Vv. 1-6. Satanás tentou provar que Jó era um hipócrita, através da aflição. E seus amigos, ao notarem quão aflito ele estava e que se mostrava impaciente, concluíram que realmente era um hipócrita. Devemos ter isto em mente, para entendermos o que aconteceu. Elifaz fala de Jó e de sua aflição com ternura; porém, acusa-o de fraqueza e de ter o coração covarde. Os homens são muito estritos com aqueles que ensinam aos demais, e mesmo os amigos mais piedosos podem considerar como um simples arranhão o que sentimos seruma ferida. Aprendamos a desviar o pensamento do que sofre, para que não remoa a sua aflição, e olhe para o Deus das misericórdias em suas dores. E isto só pode ser bem feito quando se olha para Jesus Cristo, em cujos sofrimentos inigualáveis todo o filho de Deus aprende a esquecer os seus próprios sofrimentos rapidamente.

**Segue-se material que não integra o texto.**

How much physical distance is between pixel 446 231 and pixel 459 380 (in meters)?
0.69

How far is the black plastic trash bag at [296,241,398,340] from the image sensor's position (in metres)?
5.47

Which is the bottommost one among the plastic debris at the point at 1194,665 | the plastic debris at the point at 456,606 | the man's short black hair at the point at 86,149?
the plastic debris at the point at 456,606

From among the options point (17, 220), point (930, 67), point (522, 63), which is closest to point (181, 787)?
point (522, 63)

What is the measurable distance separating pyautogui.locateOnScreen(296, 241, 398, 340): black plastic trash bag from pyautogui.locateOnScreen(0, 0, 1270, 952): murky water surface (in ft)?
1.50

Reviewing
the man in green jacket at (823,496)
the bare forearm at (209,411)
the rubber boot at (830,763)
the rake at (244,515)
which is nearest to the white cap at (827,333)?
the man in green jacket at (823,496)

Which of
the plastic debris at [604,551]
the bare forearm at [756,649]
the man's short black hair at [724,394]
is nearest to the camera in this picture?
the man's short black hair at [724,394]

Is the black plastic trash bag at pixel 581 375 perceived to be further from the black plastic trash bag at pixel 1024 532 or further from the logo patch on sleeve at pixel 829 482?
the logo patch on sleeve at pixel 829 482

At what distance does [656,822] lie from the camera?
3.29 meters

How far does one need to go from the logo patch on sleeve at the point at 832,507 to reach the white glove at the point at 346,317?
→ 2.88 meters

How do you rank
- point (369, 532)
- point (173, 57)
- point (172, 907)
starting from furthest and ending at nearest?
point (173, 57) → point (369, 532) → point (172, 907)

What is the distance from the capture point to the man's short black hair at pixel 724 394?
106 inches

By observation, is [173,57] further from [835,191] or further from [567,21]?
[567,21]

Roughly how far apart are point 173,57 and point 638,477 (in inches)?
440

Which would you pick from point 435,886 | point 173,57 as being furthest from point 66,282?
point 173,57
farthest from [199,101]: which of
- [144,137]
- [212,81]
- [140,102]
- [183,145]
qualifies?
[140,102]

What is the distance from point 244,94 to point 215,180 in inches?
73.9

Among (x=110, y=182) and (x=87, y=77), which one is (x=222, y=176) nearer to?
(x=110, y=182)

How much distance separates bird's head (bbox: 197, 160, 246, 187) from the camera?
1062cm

Vv. 7-11. Elifaz argumenta: 1. Os homens bons nunca sofreram uma ruína como a de Jó. O mesmo sucede ao justo e ao ímpio (Ec 9.2), na vida e na morte; a grande e certa diferença está depois da morte. Os nossos piores erros acontecem porque tiramos más conclusões. 2. Os maus costumam ser arruinados da seguinte maneira: para prová-lo, Elifaz apresenta a sua própria observação. Podemos ver o mesmo a cada dia.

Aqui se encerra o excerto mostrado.